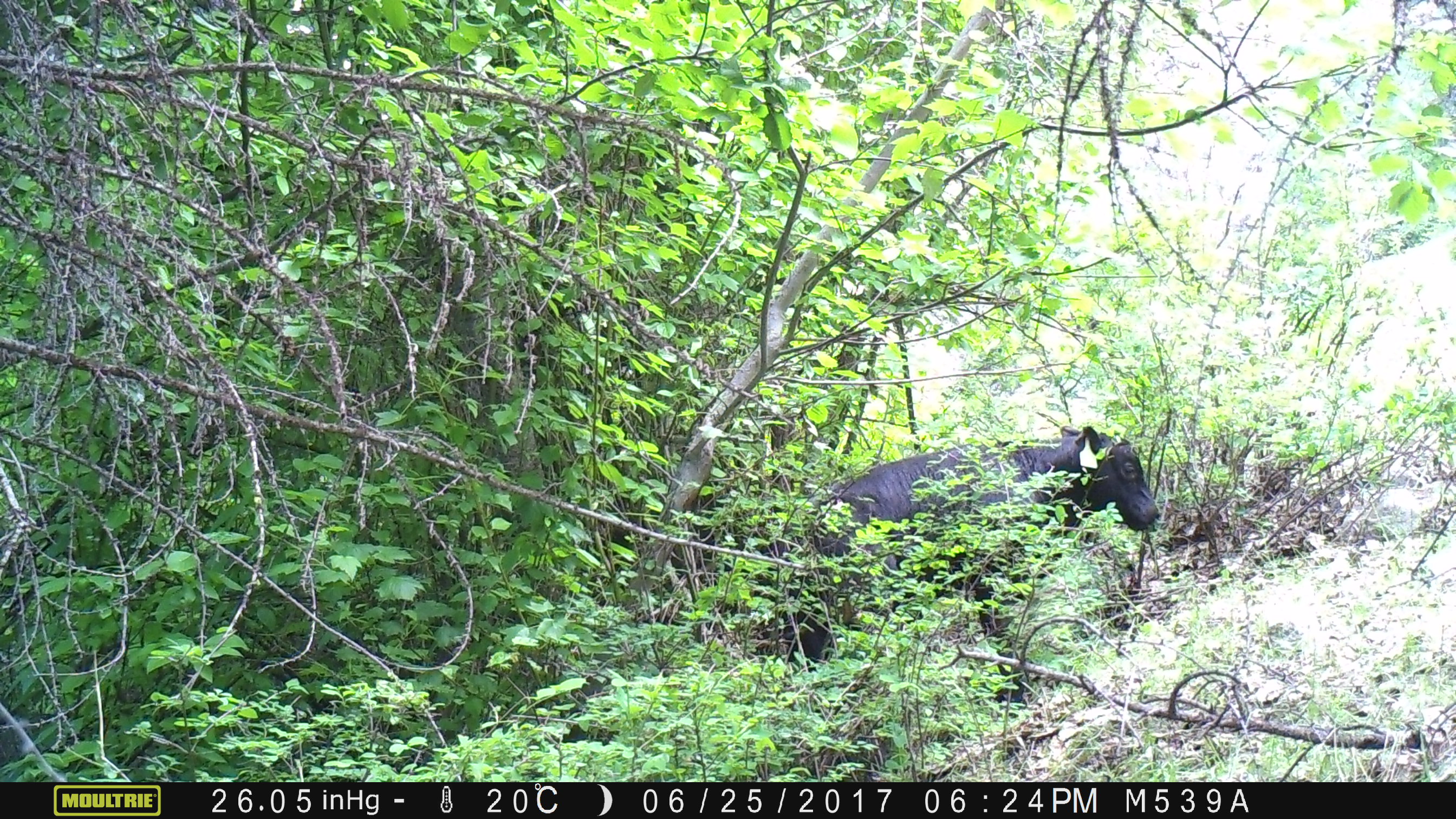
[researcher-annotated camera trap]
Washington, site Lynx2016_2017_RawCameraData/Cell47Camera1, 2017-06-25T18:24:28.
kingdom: Animalia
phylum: Chordata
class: Mammalia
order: Artiodactyla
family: Bovidae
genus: Bos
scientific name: Bos taurus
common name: domestic cattle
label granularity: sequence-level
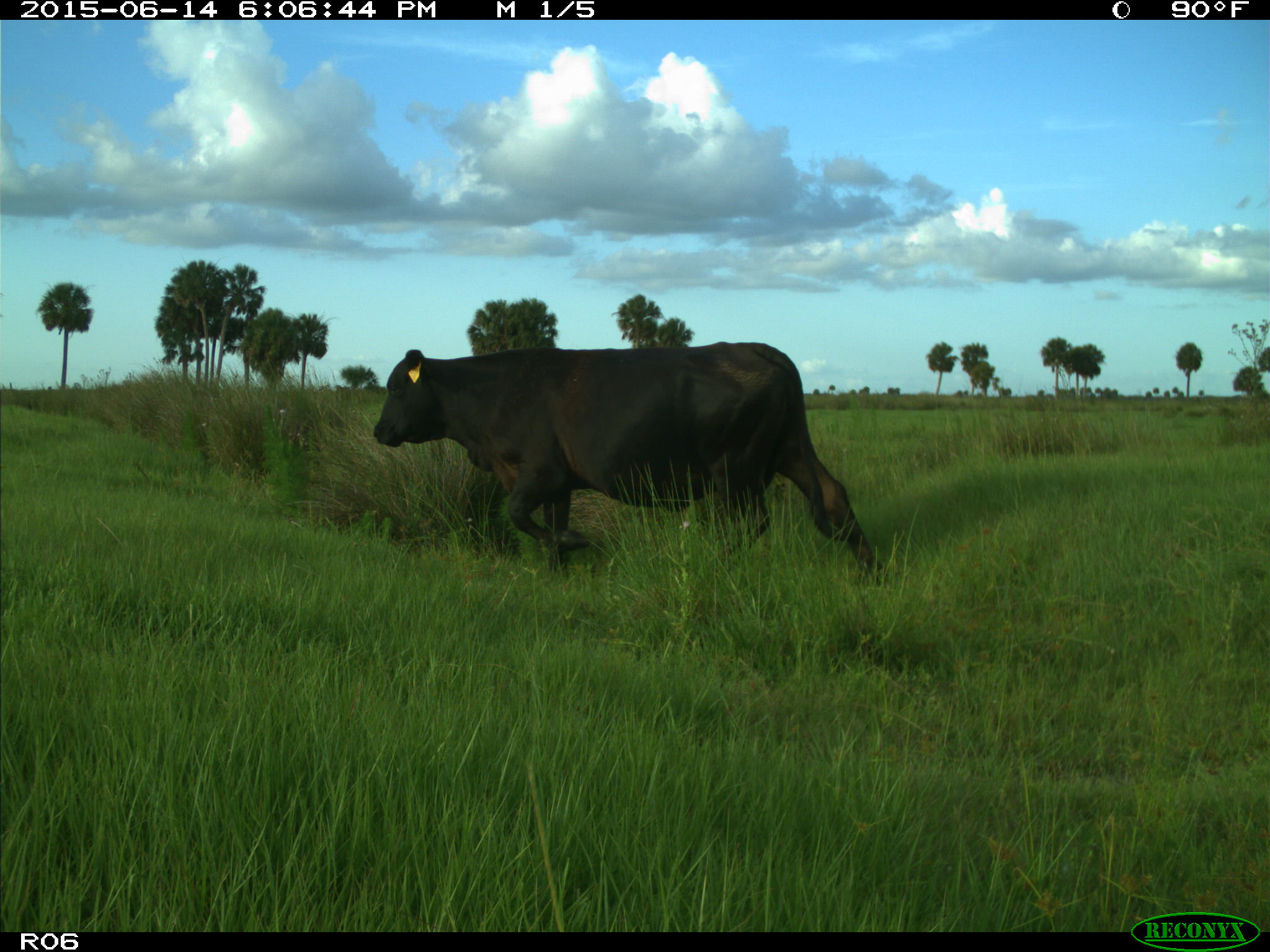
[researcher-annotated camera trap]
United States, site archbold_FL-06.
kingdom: Animalia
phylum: Chordata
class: Mammalia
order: Artiodactyla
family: Bovidae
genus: Bos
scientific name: Bos taurus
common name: domestic cow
Bos taurus (domestic cow).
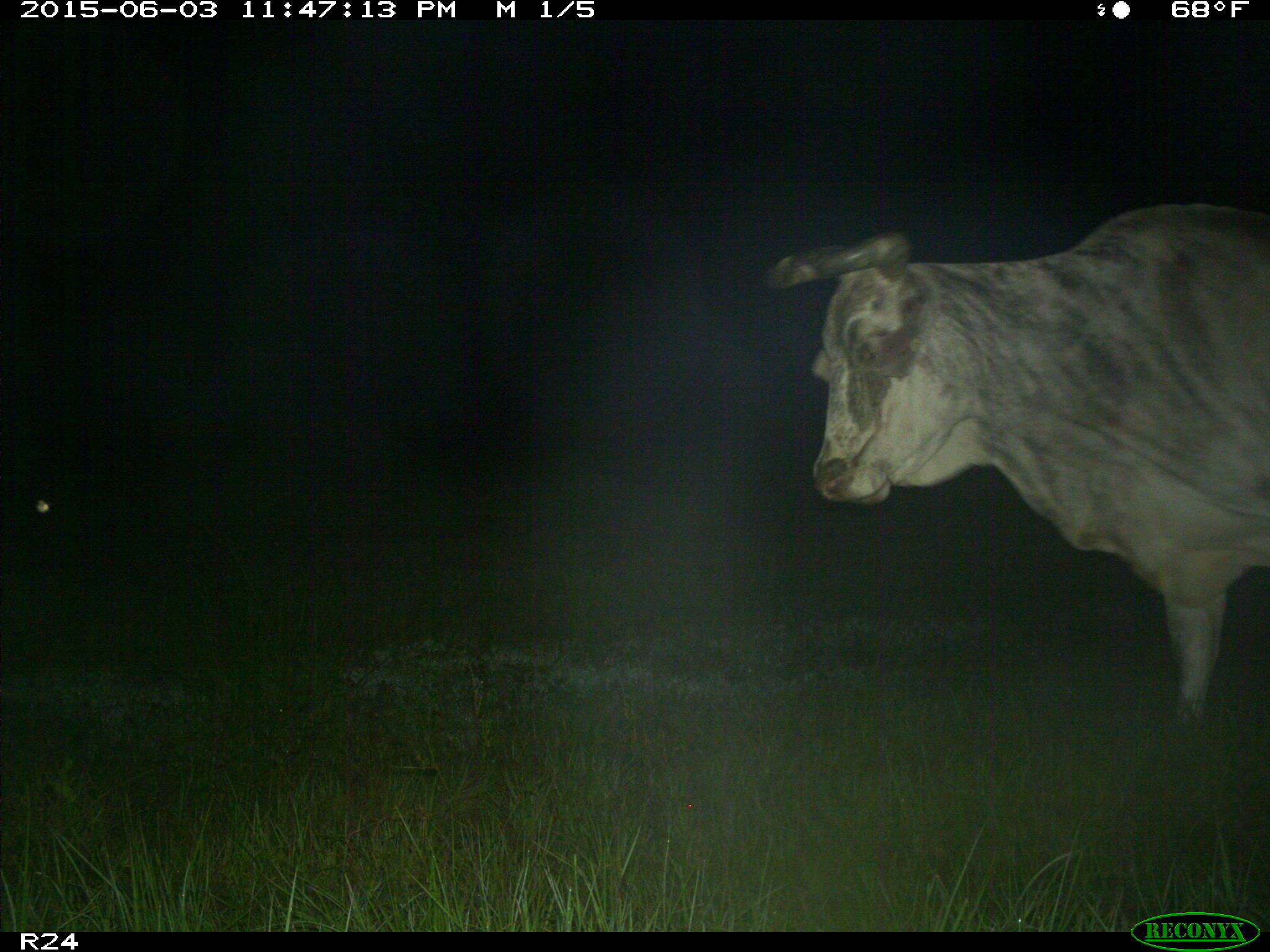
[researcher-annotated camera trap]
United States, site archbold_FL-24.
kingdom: Animalia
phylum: Chordata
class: Mammalia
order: Artiodactyla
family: Bovidae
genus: Bos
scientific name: Bos taurus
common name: domestic cow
Bos taurus (domestic cow).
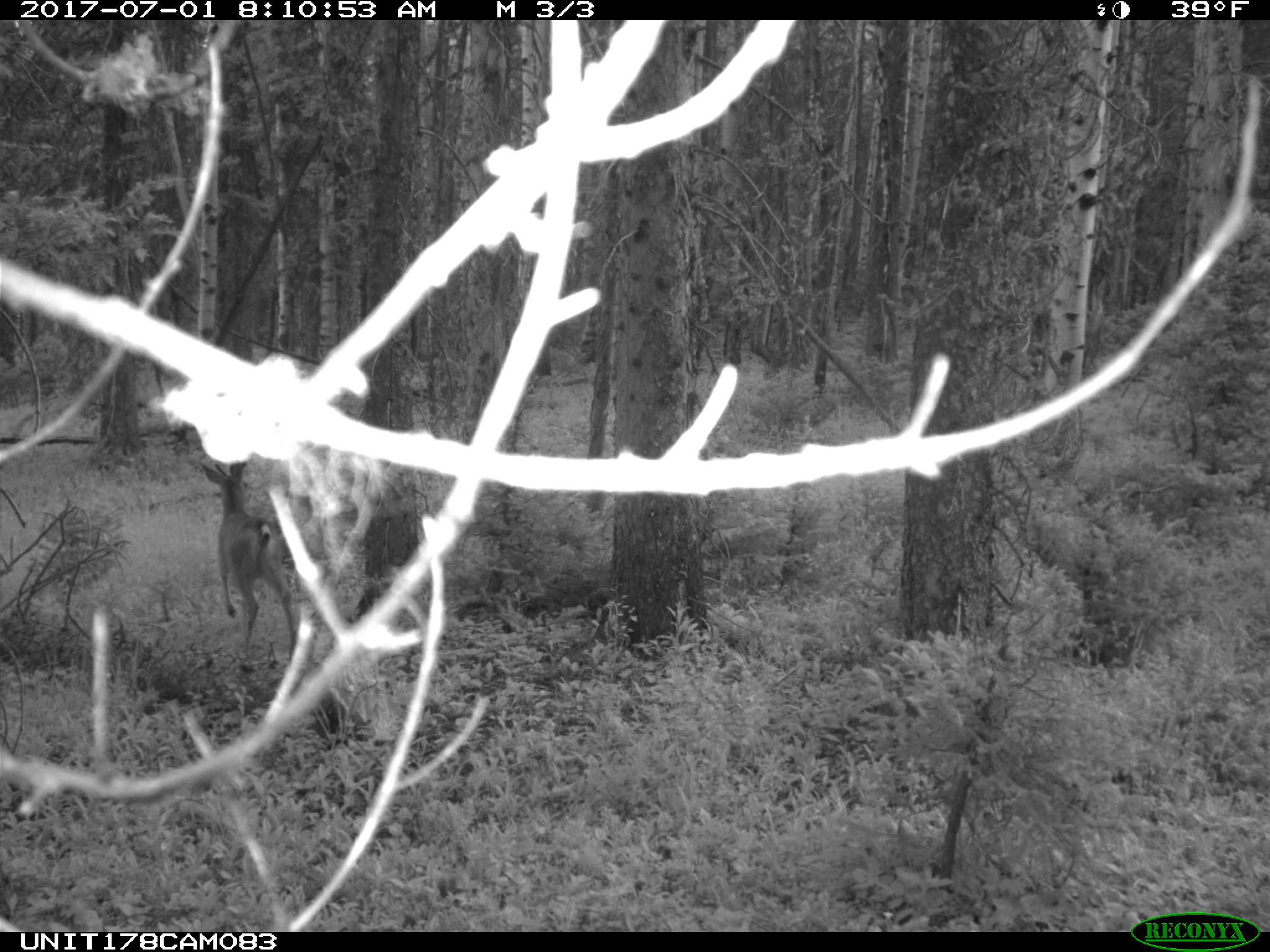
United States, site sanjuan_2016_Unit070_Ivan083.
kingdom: Animalia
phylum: Chordata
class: Mammalia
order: Artiodactyla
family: Cervidae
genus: Odocoileus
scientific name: Odocoileus hemionus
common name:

- [Task description]: Each record must be set down again without alteration, and no picture may be carried over.

- [Task output]:
[researcher-annotated camera trap]
Washington, site Lynx2016_2017_RawCameraData/Cell47Camera1, 2017-06-25T18:24:28.
kingdom: Animalia
phylum: Chordata
class: Mammalia
order: Artiodactyla
family: Bovidae
genus: Bos
scientific name: Bos taurus
common name: domestic cattle
label granularity: sequence-level
[researcher-annotated camera trap]
United States, site archbold_FL-06.
kingdom: Animalia
phylum: Chordata
class: Mammalia
order: Artiodactyla
family: Bovidae
genus: Bos
scientific name: Bos taurus
common name: domestic cow
Bos taurus (domestic cow).
[researcher-annotated camera trap]
United States, site archbold_FL-24.
kingdom: Animalia
phylum: Chordata
class: Mammalia
order: Artiodactyla
family: Bovidae
genus: Bos
scientific name: Bos taurus
common name: domestic cow
Bos taurus (domestic cow).
United States, site sanjuan_2016_Unit070_Ivan083.
kingdom: Animalia
phylum: Chordata
class: Mammalia
order: Artiodactyla
family: Cervidae
genus: Odocoileus
scientific name: Odocoileus hemionus
common name:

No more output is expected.